A Bíblia de Jerusalém comenta: “Não se deve propor uma doutrina preciosa e santa a pessoas incapazes de acolhê-la e que poderiam abusar dela. O texto não especifica quem são essas pessoas: judeus hostis? Os pagãos?”.
2. O biblista Marco Sales associa corretamente este versículo aos anteriores, relativos à correção fraterna: “Por que olhas a palha que está no olho do teu irmão e não vês a trave que está no teu? Como ousas dizer a teu irmão: Deixa-me tirar a palha do teu olho, quando tens uma trave no teu? Hipócrita! Tira primeiro a trave de teu olho e assim verás para tirar a palha do olho do teu irmão.” (Mt 7,3-5).
Marco Sales comenta: “Mesmo na correção, que às vezes pode ser necessária, é preciso prudência; para que não aconteçam males piores e não se exponham as coisas sagradas, ou seja, as verdades evangélicas, os sacramentos, etc., à profanação.
De fato, há homens incapazes de apreciar o valor dessas coisas, e dá-las a eles sem discernimento equivaleria a jogar pérolas aos cães e aos porcos.
Esses animais acreditam que as pérolas são algo para comer e, vendo-se decepcionados, as pisoteiam com os pés e depois se voltam contra quem as jogou”.
3. Mas eis o comentário de São Tomás: “Com os cães, que dilaceram com os dentes, são representados os hereges; com os porcos, que pisam com os pés, os imundos.
Portanto, dar as coisas sagradas aos cães significa administrar as coisas sagradas aos hereges.
Da mesma forma, se se diz algo espiritual e é desprezado, é dado aos porcos”.
4. São Tomás apresenta também outra interpretação: “Com as coisas sagradas se entendem os sacramentos da Igreja, e com as pérolas os mistérios da verdade”.
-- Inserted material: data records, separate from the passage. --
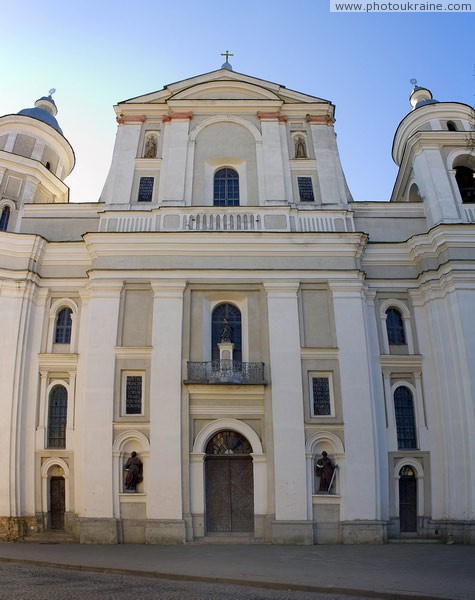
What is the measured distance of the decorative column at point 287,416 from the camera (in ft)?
53.4

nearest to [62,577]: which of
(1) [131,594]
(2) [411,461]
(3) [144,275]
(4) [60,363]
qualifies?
(1) [131,594]

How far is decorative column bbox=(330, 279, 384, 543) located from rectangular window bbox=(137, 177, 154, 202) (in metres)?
8.34

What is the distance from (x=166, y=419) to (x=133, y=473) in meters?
1.97

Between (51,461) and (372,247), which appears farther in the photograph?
(372,247)

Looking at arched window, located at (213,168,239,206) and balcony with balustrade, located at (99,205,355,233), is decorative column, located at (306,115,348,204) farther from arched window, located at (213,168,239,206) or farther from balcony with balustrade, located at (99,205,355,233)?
arched window, located at (213,168,239,206)

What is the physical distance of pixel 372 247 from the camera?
67.4 ft

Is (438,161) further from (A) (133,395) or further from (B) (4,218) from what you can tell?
(B) (4,218)

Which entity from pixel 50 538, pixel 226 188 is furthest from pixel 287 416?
pixel 226 188

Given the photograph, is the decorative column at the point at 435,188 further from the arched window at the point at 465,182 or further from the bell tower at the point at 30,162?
the bell tower at the point at 30,162

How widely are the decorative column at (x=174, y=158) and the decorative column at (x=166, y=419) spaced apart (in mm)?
4007

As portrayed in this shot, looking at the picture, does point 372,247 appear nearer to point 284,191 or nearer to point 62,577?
point 284,191

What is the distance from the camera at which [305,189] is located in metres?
21.8

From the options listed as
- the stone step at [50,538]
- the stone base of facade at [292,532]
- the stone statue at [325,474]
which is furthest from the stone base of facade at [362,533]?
the stone step at [50,538]

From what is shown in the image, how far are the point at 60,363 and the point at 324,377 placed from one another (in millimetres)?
9470
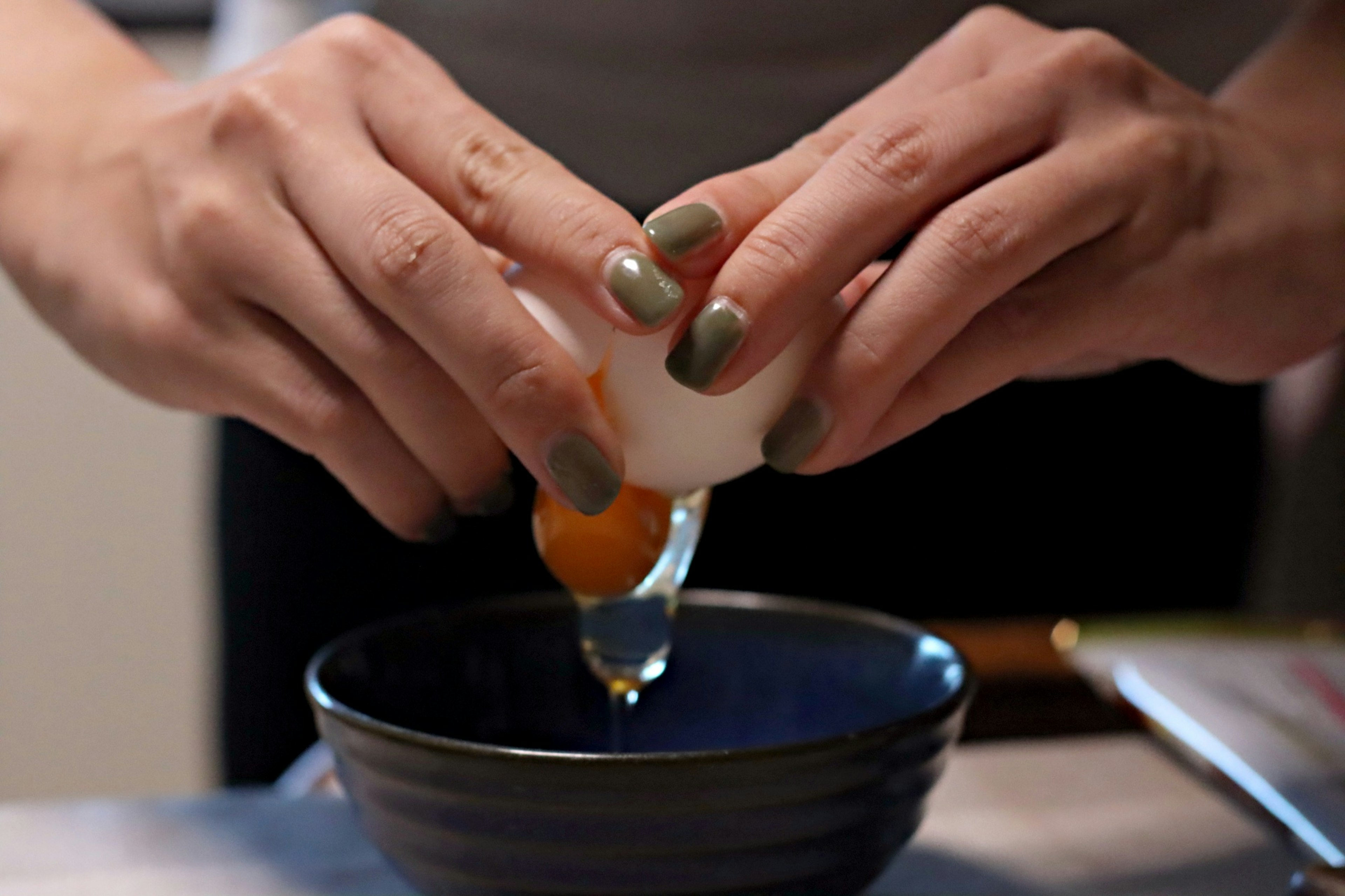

Esta foi a interpretação tradicional da Igreja.
O cão, segundo o Antigo Testamento, era um animal considerado impuro e, portanto, não podia ser oferecido em sacrifício a Deus.
Os judeus consideravam os pagãos como cães, ou seja, impuros. Quem entrava em contato com eles tinha que se purificar.
5. Além disso, não se deve apresentar mistérios cristãos àqueles que não os compreendem, ou seja, àqueles que não entendem as coisas de Deus (1 Cor 2,14), para que não os desprezem.
6. É o risco que se corre ainda hoje ao falar na televisão ou escrever na internet.
Muitos não compreendem que o sentido de tudo, em particular dos mandamentos de Deus, é a santidade.
Ainda menos sabem o que é a santidade.
Consideram privação aquilo que, na verdade, é plenitude de vida.
7. É preciso, portanto, ser muito prudente para que as coisas sagradas não sejam ridicularizadas ou mal interpretadas por aqueles que são espiritualmente cegos e interiormente mortos.
Abençoo-o, desejo-lhe tudo de bom e recordo-o com prazer nas minhas orações.